| WHAT IS NEEDED |
Every line below that contains "There" is to be copied.

| PROVIDED ENTRIES |
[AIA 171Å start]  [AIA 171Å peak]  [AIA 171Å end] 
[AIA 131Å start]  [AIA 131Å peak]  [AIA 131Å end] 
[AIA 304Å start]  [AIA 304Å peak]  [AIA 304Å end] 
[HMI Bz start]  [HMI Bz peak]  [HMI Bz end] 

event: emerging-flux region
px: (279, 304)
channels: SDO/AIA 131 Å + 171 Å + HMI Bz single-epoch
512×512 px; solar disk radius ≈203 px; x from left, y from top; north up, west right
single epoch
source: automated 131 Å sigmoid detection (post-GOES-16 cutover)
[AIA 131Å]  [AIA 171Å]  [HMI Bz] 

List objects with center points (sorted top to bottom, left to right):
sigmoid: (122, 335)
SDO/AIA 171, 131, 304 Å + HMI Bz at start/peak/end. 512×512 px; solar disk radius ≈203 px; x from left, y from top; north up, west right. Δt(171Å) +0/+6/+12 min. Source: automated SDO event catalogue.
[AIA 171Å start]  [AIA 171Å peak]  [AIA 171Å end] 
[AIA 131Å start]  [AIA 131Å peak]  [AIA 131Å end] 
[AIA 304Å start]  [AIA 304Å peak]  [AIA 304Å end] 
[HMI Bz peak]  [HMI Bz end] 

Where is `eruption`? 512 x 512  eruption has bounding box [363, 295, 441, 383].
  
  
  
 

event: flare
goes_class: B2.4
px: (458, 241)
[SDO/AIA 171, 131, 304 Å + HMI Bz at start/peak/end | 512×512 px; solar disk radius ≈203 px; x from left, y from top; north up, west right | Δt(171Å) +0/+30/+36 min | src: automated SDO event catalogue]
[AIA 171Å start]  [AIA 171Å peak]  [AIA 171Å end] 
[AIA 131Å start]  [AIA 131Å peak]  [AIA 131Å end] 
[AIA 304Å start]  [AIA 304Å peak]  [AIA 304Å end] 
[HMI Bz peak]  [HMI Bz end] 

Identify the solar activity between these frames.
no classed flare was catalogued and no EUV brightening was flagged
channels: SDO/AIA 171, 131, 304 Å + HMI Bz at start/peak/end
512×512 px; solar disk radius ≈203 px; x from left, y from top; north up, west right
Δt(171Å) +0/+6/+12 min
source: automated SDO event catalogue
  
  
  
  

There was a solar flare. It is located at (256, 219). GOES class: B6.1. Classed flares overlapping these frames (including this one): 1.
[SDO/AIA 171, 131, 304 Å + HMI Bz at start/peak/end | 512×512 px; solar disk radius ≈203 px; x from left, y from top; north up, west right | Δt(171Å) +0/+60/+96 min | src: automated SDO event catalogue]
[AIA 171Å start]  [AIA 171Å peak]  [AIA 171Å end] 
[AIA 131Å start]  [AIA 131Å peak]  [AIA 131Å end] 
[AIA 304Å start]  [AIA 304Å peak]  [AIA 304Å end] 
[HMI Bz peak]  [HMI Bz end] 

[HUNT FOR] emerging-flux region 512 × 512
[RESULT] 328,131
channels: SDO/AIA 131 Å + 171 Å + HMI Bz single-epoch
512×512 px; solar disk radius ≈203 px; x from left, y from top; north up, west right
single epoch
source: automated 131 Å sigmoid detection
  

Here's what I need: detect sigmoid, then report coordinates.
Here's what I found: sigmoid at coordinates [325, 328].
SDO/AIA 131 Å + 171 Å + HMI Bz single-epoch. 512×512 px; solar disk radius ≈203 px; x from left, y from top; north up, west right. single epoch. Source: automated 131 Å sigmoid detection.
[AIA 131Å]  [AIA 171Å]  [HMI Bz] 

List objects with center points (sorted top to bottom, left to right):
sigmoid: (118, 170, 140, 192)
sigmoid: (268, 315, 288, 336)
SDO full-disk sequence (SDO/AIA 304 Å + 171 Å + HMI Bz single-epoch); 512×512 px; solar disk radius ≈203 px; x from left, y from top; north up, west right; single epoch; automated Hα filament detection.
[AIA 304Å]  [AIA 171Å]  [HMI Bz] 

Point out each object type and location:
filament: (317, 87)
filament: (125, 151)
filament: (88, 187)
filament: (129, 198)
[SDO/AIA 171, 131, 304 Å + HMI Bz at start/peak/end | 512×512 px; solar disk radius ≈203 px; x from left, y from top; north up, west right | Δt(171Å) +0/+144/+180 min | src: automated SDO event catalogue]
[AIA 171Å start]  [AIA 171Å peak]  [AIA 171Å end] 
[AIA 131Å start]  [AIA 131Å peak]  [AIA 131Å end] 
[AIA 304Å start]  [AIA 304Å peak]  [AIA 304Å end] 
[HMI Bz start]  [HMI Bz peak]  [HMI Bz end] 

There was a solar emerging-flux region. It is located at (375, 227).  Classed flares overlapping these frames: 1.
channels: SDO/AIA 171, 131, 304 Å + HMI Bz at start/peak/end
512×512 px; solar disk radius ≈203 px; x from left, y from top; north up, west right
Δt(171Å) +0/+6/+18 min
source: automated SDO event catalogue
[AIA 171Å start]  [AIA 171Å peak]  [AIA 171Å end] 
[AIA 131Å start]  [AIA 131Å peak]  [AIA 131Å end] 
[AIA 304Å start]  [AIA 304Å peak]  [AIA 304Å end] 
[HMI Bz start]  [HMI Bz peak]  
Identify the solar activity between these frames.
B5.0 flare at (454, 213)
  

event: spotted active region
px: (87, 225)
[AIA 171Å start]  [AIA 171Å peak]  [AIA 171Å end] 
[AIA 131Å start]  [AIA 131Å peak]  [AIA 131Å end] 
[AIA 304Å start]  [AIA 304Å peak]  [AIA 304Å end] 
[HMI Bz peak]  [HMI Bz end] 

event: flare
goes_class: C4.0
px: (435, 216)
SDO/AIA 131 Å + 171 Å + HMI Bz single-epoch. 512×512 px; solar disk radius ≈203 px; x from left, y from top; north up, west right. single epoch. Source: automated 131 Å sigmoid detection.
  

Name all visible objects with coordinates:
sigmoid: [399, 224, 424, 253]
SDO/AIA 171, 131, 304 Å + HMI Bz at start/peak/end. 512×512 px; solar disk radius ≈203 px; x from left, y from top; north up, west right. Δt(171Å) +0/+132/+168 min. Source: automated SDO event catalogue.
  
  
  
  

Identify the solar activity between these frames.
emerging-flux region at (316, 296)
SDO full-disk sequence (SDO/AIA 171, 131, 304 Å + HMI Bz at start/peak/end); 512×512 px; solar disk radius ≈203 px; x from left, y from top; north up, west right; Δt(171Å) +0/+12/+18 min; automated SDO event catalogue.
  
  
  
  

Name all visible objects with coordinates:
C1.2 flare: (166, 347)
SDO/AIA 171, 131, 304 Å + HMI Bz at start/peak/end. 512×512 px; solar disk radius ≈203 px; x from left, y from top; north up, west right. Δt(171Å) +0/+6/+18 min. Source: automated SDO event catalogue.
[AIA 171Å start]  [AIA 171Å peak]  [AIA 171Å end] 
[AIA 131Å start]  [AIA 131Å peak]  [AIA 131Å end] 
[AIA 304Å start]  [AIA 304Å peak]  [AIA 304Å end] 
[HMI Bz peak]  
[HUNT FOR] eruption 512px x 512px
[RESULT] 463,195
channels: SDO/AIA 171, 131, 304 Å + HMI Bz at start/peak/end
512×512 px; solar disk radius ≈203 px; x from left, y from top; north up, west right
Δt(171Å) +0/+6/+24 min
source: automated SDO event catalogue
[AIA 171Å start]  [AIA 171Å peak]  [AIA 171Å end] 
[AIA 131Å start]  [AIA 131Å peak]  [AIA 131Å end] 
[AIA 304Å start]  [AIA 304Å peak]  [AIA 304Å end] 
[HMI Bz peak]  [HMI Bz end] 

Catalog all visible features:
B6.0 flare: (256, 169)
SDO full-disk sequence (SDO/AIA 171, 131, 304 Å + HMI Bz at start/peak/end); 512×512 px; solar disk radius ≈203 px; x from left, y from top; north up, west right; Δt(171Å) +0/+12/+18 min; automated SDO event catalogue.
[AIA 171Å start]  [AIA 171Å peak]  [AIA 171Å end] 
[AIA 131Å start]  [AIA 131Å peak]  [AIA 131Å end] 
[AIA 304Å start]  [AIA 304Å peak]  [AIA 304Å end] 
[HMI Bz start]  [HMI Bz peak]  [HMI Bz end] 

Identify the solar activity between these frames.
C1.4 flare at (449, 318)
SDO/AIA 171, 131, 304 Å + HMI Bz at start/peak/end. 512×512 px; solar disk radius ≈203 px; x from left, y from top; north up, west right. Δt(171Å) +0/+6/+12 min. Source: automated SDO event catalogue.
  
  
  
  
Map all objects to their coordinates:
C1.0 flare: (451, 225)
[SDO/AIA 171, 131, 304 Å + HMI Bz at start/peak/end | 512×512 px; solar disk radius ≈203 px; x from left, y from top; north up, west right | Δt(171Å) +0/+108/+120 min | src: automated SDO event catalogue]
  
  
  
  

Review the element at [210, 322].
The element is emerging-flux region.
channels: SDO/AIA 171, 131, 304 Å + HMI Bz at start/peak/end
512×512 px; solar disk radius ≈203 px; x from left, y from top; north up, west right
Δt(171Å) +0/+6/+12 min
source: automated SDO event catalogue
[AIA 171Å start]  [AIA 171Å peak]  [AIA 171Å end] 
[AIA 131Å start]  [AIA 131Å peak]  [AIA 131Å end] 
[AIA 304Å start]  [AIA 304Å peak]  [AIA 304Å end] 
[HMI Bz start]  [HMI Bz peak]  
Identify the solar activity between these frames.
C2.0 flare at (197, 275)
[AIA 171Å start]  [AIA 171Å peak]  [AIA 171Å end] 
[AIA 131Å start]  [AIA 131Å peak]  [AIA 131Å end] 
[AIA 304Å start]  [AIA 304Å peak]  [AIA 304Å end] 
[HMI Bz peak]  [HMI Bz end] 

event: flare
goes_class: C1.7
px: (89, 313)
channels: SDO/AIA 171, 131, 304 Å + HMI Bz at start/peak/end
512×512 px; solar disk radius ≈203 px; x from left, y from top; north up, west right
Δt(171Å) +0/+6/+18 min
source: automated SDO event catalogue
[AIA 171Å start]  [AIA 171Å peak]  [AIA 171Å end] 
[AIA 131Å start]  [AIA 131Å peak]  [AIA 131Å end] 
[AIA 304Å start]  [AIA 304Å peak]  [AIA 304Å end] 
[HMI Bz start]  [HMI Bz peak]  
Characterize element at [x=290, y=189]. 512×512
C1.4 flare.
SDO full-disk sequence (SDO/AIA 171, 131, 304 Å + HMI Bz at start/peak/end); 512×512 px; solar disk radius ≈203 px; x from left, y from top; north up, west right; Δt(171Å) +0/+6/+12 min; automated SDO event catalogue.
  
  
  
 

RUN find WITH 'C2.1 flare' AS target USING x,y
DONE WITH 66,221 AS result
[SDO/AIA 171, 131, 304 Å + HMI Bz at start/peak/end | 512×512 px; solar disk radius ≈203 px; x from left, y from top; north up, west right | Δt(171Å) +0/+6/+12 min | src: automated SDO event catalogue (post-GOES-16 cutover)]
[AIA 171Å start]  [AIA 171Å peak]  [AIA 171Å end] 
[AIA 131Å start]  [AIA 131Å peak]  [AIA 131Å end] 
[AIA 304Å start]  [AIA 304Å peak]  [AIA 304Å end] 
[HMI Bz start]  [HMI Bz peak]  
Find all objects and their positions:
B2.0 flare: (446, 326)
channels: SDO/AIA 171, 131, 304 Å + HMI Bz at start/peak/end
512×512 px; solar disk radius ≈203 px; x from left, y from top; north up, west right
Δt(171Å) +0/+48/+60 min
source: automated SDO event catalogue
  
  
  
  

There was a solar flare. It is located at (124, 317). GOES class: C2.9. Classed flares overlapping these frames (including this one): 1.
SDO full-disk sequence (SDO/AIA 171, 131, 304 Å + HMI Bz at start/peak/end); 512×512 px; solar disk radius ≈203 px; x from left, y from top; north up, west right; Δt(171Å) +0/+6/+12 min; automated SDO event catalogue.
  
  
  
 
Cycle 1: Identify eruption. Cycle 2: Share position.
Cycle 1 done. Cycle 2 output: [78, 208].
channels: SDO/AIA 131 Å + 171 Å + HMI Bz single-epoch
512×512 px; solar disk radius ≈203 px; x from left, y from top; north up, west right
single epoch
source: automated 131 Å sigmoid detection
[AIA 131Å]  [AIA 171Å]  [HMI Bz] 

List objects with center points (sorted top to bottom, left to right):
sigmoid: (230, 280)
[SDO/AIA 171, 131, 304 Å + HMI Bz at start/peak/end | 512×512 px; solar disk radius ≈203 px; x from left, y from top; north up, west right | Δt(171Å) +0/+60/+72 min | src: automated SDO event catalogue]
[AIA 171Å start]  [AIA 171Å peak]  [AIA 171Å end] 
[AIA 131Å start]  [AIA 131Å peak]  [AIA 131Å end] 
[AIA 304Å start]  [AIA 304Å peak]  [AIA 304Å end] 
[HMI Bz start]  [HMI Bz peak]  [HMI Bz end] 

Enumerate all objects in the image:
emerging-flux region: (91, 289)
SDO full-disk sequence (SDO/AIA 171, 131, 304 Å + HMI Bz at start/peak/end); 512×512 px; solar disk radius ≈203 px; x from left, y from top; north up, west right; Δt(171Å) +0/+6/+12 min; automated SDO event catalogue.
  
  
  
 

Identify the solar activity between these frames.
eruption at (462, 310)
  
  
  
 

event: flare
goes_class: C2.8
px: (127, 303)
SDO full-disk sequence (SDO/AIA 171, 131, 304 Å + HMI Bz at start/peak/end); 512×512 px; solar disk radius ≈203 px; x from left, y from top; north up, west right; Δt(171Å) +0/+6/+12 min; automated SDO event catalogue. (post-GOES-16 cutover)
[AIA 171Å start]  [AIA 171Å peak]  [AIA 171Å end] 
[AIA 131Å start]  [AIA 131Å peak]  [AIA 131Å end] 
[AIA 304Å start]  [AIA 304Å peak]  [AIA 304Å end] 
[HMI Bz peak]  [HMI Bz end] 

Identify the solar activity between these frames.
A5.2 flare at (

| EXERCISE OUTPUT |
There was a solar flare. It is located at (256, 219). GOES class: B6.1. Classed flares overlapping these frames (including this one): 1.
There was a solar emerging-flux region. It is located at (375, 227).  Classed flares overlapping these frames: 1.
There was a solar flare. It is located at (124, 317). GOES class: C2.9. Classed flares overlapping these frames (including this one): 1.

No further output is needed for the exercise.